2. Early in the story, Tess’s and Adam’s lives are referred to as “set in stone long before they were born” (page 6). Do you agree with this statement? Do you believe the future is preordained?
3. How does Rome, both ancient and present day, inform the novel? With special reference to the character of Adam, discuss the Roman notion of duty and honor as it applies to his conflict with the water meadows, compared to Roman profligacy and bad behavior.
4. Does Diana have a good point when she says that development might save Langford instead of ruin it (page 94)? Or should the small community and the water meadows be preserved at all costs? What do you think about Peter’s statement that “tourists kill a city” (page 161)? Do you agree with Adam’s decision? What would you have chosen to do in his place?
5. Why does Tess stop taking care of her appearance after moving to Langford? What makes her start paying attention to her looks again?
6. Were you surprised when you finally got a glimpse into Tess and Adam’s past?
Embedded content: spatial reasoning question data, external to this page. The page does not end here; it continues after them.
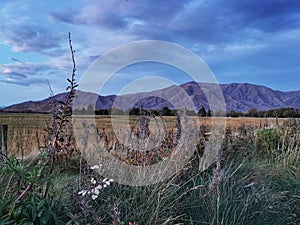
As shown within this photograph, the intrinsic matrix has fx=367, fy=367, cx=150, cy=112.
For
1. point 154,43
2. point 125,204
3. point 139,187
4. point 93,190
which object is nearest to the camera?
point 93,190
Had you suspected a past trauma of that magnitude?
7. Discuss the quote from E. M. Forster’s A Room with a View
that introduces Part Two, on page 139, in the context of the novel: “I’m only thinking of my pet theory about Miss Honeychurch. Does it seem reasonable that she should play so wonderfully, and live so quietly? I suspect that one day she will be wonderful in both. The water-tight compartments in her will break down, and music and life will mingle. Then we shall have her heroically good, heroically bad—too heroic, perhaps, to be good or bad.” Why do you think the author chose this passage?
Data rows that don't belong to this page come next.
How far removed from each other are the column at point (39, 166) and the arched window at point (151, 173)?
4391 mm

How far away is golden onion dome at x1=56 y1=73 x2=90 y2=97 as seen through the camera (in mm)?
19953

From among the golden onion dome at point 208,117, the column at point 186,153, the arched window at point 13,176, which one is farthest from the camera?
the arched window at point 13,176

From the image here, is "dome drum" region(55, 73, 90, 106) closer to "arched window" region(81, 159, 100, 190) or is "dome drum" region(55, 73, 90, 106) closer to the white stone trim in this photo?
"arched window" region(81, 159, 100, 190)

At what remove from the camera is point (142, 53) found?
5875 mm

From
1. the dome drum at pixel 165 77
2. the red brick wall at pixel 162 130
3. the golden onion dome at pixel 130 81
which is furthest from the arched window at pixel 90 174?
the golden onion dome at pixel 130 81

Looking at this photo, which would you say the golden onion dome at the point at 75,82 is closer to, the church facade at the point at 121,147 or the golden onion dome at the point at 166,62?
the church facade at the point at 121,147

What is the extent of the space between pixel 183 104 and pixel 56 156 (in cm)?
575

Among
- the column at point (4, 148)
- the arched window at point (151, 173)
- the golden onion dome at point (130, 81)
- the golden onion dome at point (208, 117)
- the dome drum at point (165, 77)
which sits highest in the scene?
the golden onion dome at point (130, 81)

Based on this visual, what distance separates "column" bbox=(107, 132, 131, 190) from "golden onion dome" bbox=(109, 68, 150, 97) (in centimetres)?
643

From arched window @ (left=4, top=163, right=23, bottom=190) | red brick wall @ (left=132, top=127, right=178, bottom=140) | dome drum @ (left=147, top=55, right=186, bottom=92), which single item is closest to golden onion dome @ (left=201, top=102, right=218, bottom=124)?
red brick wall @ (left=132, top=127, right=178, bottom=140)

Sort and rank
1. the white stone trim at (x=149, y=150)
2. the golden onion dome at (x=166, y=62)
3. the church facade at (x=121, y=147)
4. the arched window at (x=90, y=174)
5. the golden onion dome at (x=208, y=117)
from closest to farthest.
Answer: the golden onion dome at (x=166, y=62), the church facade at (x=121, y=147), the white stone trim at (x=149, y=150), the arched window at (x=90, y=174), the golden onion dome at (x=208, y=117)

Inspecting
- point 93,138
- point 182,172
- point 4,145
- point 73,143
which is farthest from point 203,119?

8. Why does Lenora Mortmain come on the trip to Rome? What do you think her motivations are?
9. Lenora remarks several times that she and Tess are alike. Presumably, neither of them know of their similar histories. What does Lenora see of herself in Tess?
10. Why is everyone around them able to see that Tess and Adam should be together, but they are unable or unwilling to recognize this? They’ve been told they should be a couple their entire lives. Why does it take having other lovers, Peter and Francesca, for them to finally see each other in a different light? Or do you think they both had feelings for each other all along but were simply too scared to admit it? Enhance Your Book Club
1. Have an Italian feast like the one the group enjoys at the Roman trattoria in Chapter 17. Try your hand at cooking dishes such as stuffed zucchini flowers; grilled vegetables; bruschetta with borlotti beans; prosciutto; and lamb or veal with arugula, potatoes, and white beans. Or visit a local Italian restaurant and order your favorites.
2. When she needs guidance, Tess talks to her picture of Jane Austen. Which author or literary heroine would be your confidante and adviser, and why? Tess also says she would most like to be like Elizabeth Bennet in a difficult situation. Whose characteristics would you choose?
3. Are you a city person or a country person? Would you choose to live in London or Langford? Why?